Das unter der Großstadtjugend verbreitete geflügelte Wort „Igitt Natur, ich liebe Beton pur“ ist, nachdem man den Insektenschwärmen entkommen ist, zumindest nicht gänzlich unverständlich. Oder wie es die Band S.y.p.h. in ihrem 1980 erschienen Lied „Zurück zum Beton“ auch formulierte: „Blauer Himmel, blaue See, hoch lebe die Betonfee, keine Vögel, keine Pflanzen, ich will auf dem Beton tanzen.“
Eine Exilgroßstädter*in schwärmte einmal von dem wunderbaren Geruch nach verbranntem Gummi in den Frankfurter U-Bahnen…
Das für Großstädte typische Gedränge ist gänzlich verschwunden. Die Masse als Protagonist*in hat sich scheinbar aufgelöst. In ihr lauert ja nun die Gefahr des Virus. Auch der sonst hoch frequentierte Frankfurter Hauptbahnhof unterscheidet sich derzeit kaum von einem Bahnhof der Provinz. Ein ewiger Sonntag ist angebrochen: Nur wenige Reisende verweilen auf den Sitzbänken, einzelne Besucher*innen bewegen sich schleichend und scheinbar ziellos durch die leeren Hallen, die meisten Läden sind geschlossen. Der sonst berüchtigte Almabtrieb, in dem geschäftige Horden durch Halle und die Einkaufspassage strömen, das Gedrängel an S- und U-Bahnzugängen – einfach weg.
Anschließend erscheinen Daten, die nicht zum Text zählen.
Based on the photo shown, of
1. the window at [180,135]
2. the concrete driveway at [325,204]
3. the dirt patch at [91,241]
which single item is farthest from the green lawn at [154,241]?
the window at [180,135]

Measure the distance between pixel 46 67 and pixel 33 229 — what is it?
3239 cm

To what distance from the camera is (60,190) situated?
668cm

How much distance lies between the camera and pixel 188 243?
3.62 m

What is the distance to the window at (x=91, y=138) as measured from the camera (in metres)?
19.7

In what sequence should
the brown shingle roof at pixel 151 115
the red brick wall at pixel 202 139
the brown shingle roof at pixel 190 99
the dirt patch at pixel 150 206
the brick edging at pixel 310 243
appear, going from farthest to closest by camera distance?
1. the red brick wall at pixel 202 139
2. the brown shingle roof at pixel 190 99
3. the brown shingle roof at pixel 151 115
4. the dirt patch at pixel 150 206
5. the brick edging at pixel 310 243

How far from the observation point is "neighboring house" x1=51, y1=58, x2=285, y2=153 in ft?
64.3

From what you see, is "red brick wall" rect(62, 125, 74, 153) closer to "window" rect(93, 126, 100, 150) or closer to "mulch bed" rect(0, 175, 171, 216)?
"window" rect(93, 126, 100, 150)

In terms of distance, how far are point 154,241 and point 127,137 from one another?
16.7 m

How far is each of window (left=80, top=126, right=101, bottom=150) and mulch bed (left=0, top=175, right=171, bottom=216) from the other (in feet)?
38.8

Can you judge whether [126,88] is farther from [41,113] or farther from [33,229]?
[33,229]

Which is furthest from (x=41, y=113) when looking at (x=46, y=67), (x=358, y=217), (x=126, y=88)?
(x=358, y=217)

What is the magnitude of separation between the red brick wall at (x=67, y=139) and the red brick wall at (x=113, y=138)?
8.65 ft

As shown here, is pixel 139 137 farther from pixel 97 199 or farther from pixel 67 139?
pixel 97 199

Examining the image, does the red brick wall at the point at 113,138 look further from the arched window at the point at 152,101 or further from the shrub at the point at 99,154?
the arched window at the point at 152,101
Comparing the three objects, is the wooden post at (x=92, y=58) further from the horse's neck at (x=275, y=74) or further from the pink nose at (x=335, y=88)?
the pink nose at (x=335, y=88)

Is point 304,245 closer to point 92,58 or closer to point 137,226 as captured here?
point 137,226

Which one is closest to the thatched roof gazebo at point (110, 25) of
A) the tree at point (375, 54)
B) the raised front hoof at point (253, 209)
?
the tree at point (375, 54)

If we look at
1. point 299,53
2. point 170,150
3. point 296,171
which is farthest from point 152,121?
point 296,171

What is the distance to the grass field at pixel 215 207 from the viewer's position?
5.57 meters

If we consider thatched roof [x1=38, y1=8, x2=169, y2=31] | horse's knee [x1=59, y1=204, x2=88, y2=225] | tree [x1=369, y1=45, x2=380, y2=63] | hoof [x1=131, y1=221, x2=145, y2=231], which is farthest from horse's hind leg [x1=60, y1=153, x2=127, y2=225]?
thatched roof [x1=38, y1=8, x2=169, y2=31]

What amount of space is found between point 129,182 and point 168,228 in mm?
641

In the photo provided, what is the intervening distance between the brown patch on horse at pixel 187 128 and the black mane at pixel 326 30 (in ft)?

Bei der von einigen nun proklamierten „Rückkehr zur Natur“ kann es sich jedoch nur um eine Illusion handeln. Eine unberührte, oder irgendwie nicht geformte Natur existiert bekanntlich nicht. Die strikte Trennung zwischen Natur und Kultur, ist, wie Kulturwissenschaftler*innen wissen, nur eine Vorstellung. In den sozialen Netzwerken tauchen mit der Krise auf der einen Seite absurde Montagen auf, in denen Delphine in den Kanälen von Venedig eifrig um die Wette hüpfen, aber auch menschenverachtende Ideologien. Wenn der Mensch am Virus stirbt, so die Idee, kann die Natur sich endlich ausbreiten, aufatmen etc. Abgesehen davon, dass der Mensch selbst Teil der glorifizierten Natur ist und nicht ihr Gegensatz, kann eine Bejahung des Todes (zum Zwecke der Fortexistenz des großen Ganzen – hier der imaginierten Natur) getrost dem Faschismus zugeordnet werden. Sozialdarwinismus und Klassismus geben sich auch in der Krise die Hand. Mit Begriffen wie „Durchseuchung“ wird in Kauf genommen, dass Menschen sterben, damit der Laden weiter laufen kann. Die Diskussion der Triage und ihre Anwendung in Spanien und Italien zeigt, was es heißt, wenn die Behandlung von Patient*innen an Erfolgsaussichten gekoppelt wird. Die Folge eines Mangels, verursacht auch durch die Europäische Sparpolitik, fordert hier ihre Opfer. In Ideologien, in denen Menschen als Virus betrachtet werden, die die Erde „befallen“ und eine offene Freude über den Tod von Menschen geäußert wird, zeigt sich, wie Autor*innen wie Jutta Dittfurth und Natascha Strobl analysieren, die Ideologie des Ökofaschismus. Übrigens eine Ideologie mit langen Traditionslinien.